The cross-border nature of cargo crime, particularly in Europe, also complicates the work of law enforcement agencies. “Most progress is made by private investigators,” Wim says, who are regularly called upon to investigate cargo losses involving Belgian carriers in France, Germany and the United Kingdom, in particular. The challenge is exacerbated by some police authorities continuing to view cargo crime as a low priority while others are hampered by the lack of international cooperation between law enforcement services as well as privacy laws.

He is not alone in thinking that at least half of all cargo crimes could be prevented if there was a bigger network of secure parking sites for trucks in Europe. Some 60% of the losses recorded by Wim Dekeyser in 2017 involved vehicles that had stopped in open and unsecured parking areas. The time for talking, he says, is over. He wants to see action – but says more secure parking places is only part of what needs to change.

“The issues relating to the lack of secure parking in Europe are very well known so we don’t need to keep studying it. In our humble opinion, the problem has been described numerous times, so it is now a time for action. Cargo crime, most often resulting from a lack of secure parking places, has to be a political matter because it is often directly related to more serious types of crime, such as narcotics trafficking, money laundering, violent crime and even terrorism.”

The big questions, of course, remain; who is going to pay for these new secure parking sites and who is going to use them?
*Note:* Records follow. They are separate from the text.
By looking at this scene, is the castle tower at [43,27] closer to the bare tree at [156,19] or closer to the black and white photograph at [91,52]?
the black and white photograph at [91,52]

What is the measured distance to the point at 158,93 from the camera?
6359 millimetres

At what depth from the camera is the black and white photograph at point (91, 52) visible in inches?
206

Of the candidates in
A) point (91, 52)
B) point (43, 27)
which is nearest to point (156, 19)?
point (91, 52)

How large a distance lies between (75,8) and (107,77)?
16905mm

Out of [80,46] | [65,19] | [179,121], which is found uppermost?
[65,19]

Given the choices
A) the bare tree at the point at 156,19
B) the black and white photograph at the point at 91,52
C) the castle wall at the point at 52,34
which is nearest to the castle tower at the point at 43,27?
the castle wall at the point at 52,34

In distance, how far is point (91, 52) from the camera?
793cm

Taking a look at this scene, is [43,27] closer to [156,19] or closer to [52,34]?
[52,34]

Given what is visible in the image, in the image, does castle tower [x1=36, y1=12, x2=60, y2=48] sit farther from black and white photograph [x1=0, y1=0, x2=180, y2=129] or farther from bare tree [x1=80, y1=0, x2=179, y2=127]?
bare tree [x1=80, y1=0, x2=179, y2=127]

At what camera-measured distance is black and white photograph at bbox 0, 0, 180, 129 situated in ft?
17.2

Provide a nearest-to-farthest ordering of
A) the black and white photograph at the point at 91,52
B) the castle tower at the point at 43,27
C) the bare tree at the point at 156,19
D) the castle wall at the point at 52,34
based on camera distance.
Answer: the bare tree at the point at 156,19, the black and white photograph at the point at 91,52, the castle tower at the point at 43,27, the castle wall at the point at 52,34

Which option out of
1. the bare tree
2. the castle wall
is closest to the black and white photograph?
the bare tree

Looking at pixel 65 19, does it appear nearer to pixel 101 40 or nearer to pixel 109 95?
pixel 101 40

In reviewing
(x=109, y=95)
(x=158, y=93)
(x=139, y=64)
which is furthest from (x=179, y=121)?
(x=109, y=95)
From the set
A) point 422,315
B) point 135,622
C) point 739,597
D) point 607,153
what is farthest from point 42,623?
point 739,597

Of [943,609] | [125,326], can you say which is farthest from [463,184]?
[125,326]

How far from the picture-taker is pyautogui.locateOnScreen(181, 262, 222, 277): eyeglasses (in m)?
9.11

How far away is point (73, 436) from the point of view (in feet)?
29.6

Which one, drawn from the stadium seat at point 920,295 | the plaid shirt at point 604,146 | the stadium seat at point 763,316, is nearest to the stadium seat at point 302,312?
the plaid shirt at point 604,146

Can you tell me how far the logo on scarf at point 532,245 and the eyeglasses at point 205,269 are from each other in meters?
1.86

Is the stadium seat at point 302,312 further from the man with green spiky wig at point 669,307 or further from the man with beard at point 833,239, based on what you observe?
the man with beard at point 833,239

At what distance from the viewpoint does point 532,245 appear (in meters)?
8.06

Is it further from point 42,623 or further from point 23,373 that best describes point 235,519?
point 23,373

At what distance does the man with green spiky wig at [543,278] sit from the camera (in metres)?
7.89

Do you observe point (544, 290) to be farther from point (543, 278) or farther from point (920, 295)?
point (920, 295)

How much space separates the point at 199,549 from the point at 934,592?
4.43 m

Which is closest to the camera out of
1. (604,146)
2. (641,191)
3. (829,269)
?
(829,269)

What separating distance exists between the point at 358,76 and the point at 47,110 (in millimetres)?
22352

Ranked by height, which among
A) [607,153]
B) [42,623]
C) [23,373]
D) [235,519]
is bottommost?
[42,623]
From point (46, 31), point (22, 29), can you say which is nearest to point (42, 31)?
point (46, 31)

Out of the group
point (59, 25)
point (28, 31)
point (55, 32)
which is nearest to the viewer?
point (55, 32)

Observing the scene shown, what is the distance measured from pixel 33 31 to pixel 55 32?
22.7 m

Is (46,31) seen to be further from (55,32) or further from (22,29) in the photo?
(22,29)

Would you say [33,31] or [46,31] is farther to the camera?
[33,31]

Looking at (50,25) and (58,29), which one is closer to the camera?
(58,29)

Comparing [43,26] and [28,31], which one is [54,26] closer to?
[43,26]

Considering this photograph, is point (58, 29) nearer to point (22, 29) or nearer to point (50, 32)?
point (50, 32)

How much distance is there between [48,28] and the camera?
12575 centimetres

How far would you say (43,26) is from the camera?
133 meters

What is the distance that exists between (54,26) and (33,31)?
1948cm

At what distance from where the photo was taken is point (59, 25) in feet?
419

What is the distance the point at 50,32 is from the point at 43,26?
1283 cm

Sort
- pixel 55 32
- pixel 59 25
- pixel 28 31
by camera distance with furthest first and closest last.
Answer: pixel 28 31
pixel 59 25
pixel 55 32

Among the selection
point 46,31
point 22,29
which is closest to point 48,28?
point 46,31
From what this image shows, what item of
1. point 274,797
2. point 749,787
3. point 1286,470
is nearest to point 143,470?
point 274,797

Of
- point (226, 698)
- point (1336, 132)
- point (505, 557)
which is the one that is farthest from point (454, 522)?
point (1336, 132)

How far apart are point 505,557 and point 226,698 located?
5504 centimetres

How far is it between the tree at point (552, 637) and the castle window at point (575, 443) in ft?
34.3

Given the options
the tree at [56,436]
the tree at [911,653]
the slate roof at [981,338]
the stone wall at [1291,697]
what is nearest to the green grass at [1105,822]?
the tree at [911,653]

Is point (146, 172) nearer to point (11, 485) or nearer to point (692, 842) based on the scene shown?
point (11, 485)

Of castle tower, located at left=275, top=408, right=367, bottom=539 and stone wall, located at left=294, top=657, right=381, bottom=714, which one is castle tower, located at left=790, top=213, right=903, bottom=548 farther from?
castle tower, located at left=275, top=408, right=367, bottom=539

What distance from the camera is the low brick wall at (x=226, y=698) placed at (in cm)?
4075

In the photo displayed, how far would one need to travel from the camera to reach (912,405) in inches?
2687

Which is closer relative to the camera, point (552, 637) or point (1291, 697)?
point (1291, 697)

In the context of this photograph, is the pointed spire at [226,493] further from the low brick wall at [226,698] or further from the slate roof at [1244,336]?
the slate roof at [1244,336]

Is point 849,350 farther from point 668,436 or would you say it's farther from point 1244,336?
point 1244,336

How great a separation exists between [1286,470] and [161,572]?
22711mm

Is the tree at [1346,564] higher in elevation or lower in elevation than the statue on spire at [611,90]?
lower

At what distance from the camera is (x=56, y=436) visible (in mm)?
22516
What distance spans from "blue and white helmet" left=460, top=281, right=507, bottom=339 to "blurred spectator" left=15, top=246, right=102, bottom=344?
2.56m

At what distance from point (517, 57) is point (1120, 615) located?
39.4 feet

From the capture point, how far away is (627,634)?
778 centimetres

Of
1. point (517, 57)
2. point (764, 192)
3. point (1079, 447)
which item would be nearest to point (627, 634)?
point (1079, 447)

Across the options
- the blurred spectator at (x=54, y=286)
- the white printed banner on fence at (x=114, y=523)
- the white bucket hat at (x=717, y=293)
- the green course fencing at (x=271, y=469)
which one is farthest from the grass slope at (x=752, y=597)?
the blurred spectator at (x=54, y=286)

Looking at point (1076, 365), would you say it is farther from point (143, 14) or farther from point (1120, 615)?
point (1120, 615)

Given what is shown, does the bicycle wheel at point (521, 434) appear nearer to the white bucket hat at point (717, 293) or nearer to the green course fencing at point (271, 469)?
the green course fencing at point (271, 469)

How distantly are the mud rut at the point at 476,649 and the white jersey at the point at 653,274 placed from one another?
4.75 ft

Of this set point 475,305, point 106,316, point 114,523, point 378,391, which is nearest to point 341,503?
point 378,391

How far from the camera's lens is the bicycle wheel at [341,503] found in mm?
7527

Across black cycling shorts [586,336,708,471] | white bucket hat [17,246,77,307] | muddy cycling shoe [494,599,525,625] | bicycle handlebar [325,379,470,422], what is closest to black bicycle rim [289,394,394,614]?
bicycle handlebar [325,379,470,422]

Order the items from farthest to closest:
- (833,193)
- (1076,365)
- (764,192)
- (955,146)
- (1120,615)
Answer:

One significant step forward would be for the cost of secure parking to be a separate charge on top of the agreed transportation cost because as long as it has to be subsidised within the single transportation fee, it will remain hard for many transport companies to justify.

“Yes, the price of say €20 a night is peanuts for secure parking for a valuable shipment but road hauliers see it differently. If, for instance, they have 50 trucks, it can equate to a total cost of €1,000 a day and they simply do not have the financial margin to meet these costs. So, yes, the solution is that shippers/cargo interests take a share in the costs. Prevention has to be a joint venture for all of the parties involved,” he believes.

The problem of secure parking, however, will take years to resolve, in Wim’s opinion. “At a recent seminar it was said that it would take 30 years before sufficient secure parking areas would be created in Germany. By then, there may only be driverless trucks operating.” 

Security standards can also make a positive difference, he says, citing TAPA’s Facility Security Requirements (FSR) and Trucking Security Requirements (TSR), and he welcomes standardisation such as the Association’s new Parking Security Requirements (PSR). Now, Wim says, it’s time to start work out in the field without the need to reopen or start new discussions on industry standards.

He also warned companies to beware of ‘fake secure parking areas’ after seeing several incidents in 2017 at paid for parking facilities which presented themselves as ‘secured parking areas’ but, in reality, the security measures put in place were either insufficient or totally non-existent.

A key recommendation in the report – or a plea, as it is described – is for the creation or reactivation of a central police service in each country dealing with transport crime and acting as a liaison point with the likes of Europol and INTERPOL.

“This could simplify international contacts and procedures, which nowadays are very bureaucratic and time-consuming. A good example is a shipment from Hungary to France that was embezzled by a fraudulent subcontractor of a Polish haulier and seized in Slovakia. Although it was a straightforward case, it took more than six months to comply with all of the bureaucratic formalities to release the goods … an enormous and unnecessary waste of energy, time and money not only for the private parties involved but also the police services in four countries,” he concluded.